REQUIRED WORK:
• A. In the recipe, how long does the stock cook at a simmer before it is strained?
• B. Please list every item in the recipe's ingredient list that is measured in tablespoons.
• C. Carry the recipe forward from its last line, picking up with the next step.

READING PASSAGE:
= = =

8 ounces celery, cut into 1/2-inch pieces

8-ounces Swiss chard stalks, cut into 1/2-inch pieces (yield 2 cups)

1 quart low-sodium vegetables stock

20 cups cold water

2 tablespoons olive oil

2 tablespoons Greek Islands Ethmix (from Growing at the Speed of Life by Graham Kerr, page 287) this is optional

2 tablespoons cornstarch mixed with water (slurry; only 1 teaspoon for each portion)

2 tablespoons chopped fresh parsley

Salt to taste

Equipment: To cook a large amount at one time, you will need a 10-quart saucepan or stockpot (available through a restaurant supply business) and a large, heavy-based frying pan that’s at least 10 1/2 inches in diameter You’ll also need quart-size freezer bags.

First, thoroughly wash all the vegetable peelings and saute them lightly in 1 tablespoon olive oil over medium-high in a large saucepan. Add the stock and 20 cups cold water. Bring to a boil, reduce to a simmer, and cook 30 minutes Strain the stock into jugs or bowls and discard the vegetable peelings into the compost. Taste the broth and add just enough salt to begin to make a difference.

Add to the frying pan 2 tablespoons olive oil and saute the onions until just brown At this time, you can add the ginger and garlic.

Turn the onions into the large saucepan and set the heat on medium-low.

Now saute each of the following ingredients, one at a time, until just colored, and tip onto the onions, mix, and let cook together.

= = =

DATA SECTION:
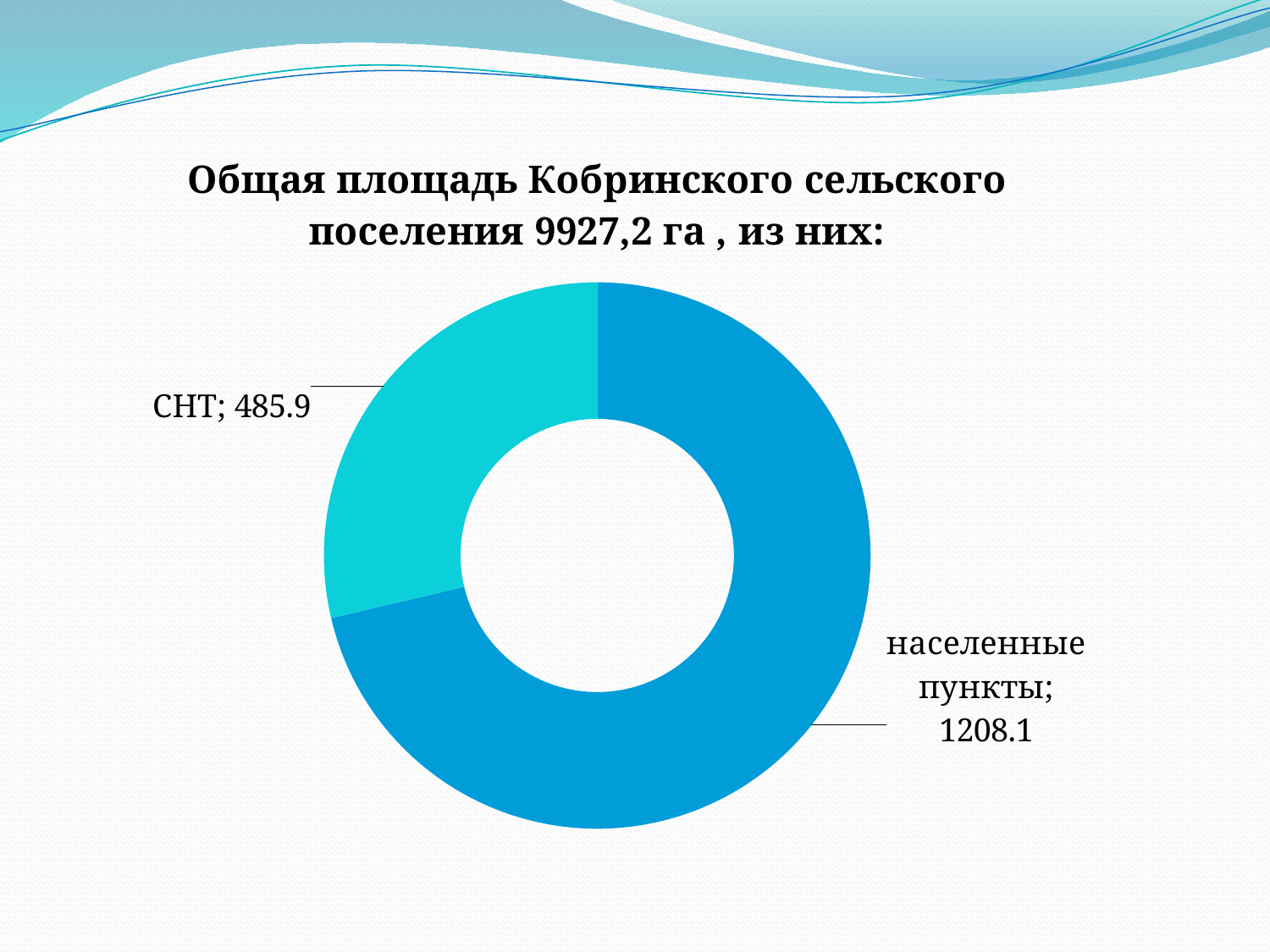
Which category has the largest slice? населенные пункты What kind of chart is shown on the slide? doughnut chart What value is shown for СНТ? 485.9 What is the title of the chart? Общая площадь Кобринского сельского поселения 9927,2 га , из них: What value is shown for населенные пункты? 1208.1 Which is larger, the value for СНТ or the value for населенные пункты? населенные пункты How many categories are shown in the chart? 2 What is the total of the two values shown in the chart? 1694.0 Which category has the smallest slice? СНТ What total area in hectares is stated in the chart title? 9927,2 га What is the difference between the values for населенные пункты and СНТ? 722.2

= = =

ANSWERS GIVEN:
• A. 30 minutes

• B. olive oil, Greek Islands Ethmix, cornstarch mixed with water, chopped fresh parsley

• C.
This is the order of addition: rutabagas, turnips, carrots, sweet potatoes, parsnips, celery, and chard stalks.

Simmer the vegetables in the stock and add spice mix. Test the carrots after 25 minutes; when they are tender, the rest will be just right.

When done, remove 1 quart of the cooking liquid to a smaller pan, and add the slurry and parsley. Bring to a boil and continue boiling for 30 seconds, to clear the starch taste and thicken the stock. Pour this back into the main saucepan and stir well

Count 1 1/2 cups of the stew per head and add, if you wish, one of the following add-on garnishes. The remaining vegetables and their liquid can be spooned into 1-quart freezer bags, dated and quick-frozen for later use.

When defrosted and reheated, you will need to repeat the cornstarch thickening to regain the texture and gloss (1 teaspoon per portion is enough).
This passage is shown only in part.